Selected extract =>
= = =
HDLC challenged the Board’s decision and order on several grounds, including that the relevant collective bargaining agreements (“CBAs”) authorized it to take such unilateral action; it had no statutory obligation to respond to the union’s information requests, but it adequately provided requested information; its failure to bargain was excusable under the economic exigency defense; and the Board’s calculation of the employees’ make-whole remedy was improper.

D.C. Circuit’s Decision

The court articulated its standard of review of Board decisions, reiterating that a “very high degree of deference” was warranted, indicating it would set aside a Board order only “when it departs from established precedent without reasoned justification, or when the Board’s factual determinations are not supported by substantial evidence.”

The court acknowledged that the Board’s interpretation of contract language was not owed special deference, but rather, the court would interpret contract language under “ordinary principles of contract law.” Following those principles, the court held that the CBA did not grant HDLC the unilateral authority to make the changes at issue. The court explained that while the management rights clause in the CBA allowed unilateral changes to work shifts, this contractual right was not synonymous with the ability to change the total number of hours worked. 

The court found the remainder of HDLC’s arguments unavailing due to Board precedent or procedural missteps by HDLC. 

  • The court rejected HDLC’s challenge regarding its response to the union’s information requests on two bases: first, HDLC did have a duty to bargain over the decision, so it was obligated to provide the union with the information requested, and second, HDLC’s partial substantive responses to some requests and asserted objections in response to the remaining requests were clearly deficient given the information was relevant to a mandatory subject of bargaining.
  • The court rejected HDLC’s exigent circumstances defense because the case at issue was not a dire financial emergency, but rather a “gloomy economic outlook.” The court noted that the employer’s argument of expected sustained operating losses failed to overcome the high bar of Board precedent for economic exigency.
= = =
Excerpted data =>

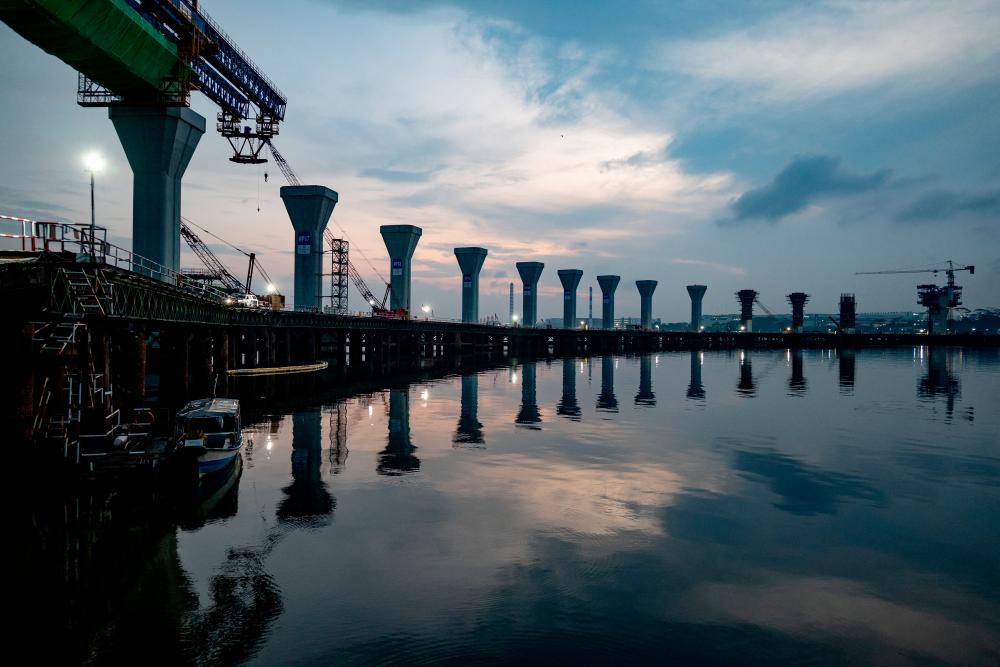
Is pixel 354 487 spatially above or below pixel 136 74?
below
= = =
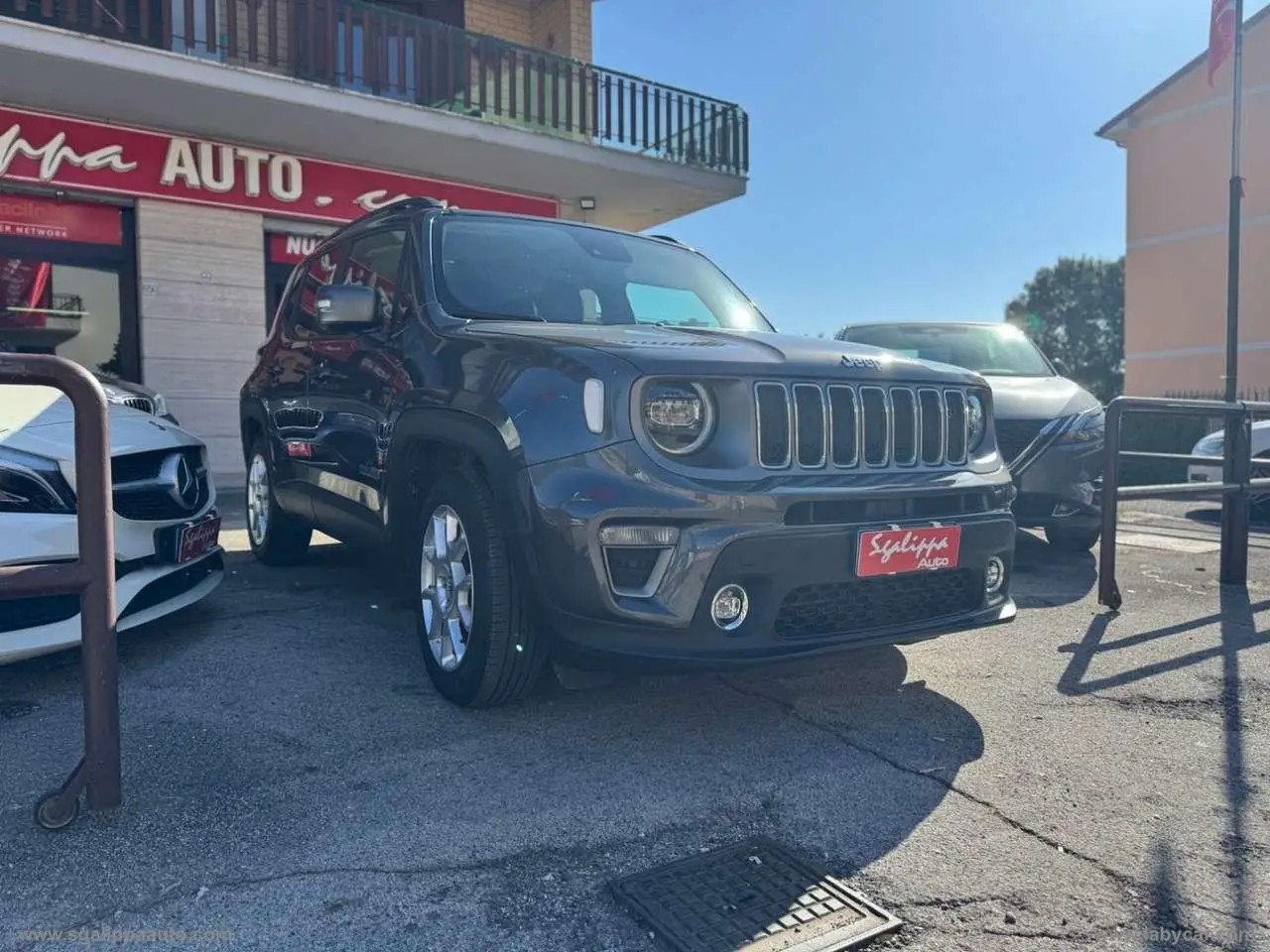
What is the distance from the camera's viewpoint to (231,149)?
= = =
Problem requirements => According to the excerpt about the D.C. Circuit's decision, what did the management rights clause in the CBA allow HDLC to change unilaterally? Answer using only the excerpt about the D.C. Circuit's decision, not the items.

Solution for this task => It allowed HDLC to make unilateral changes to work shifts.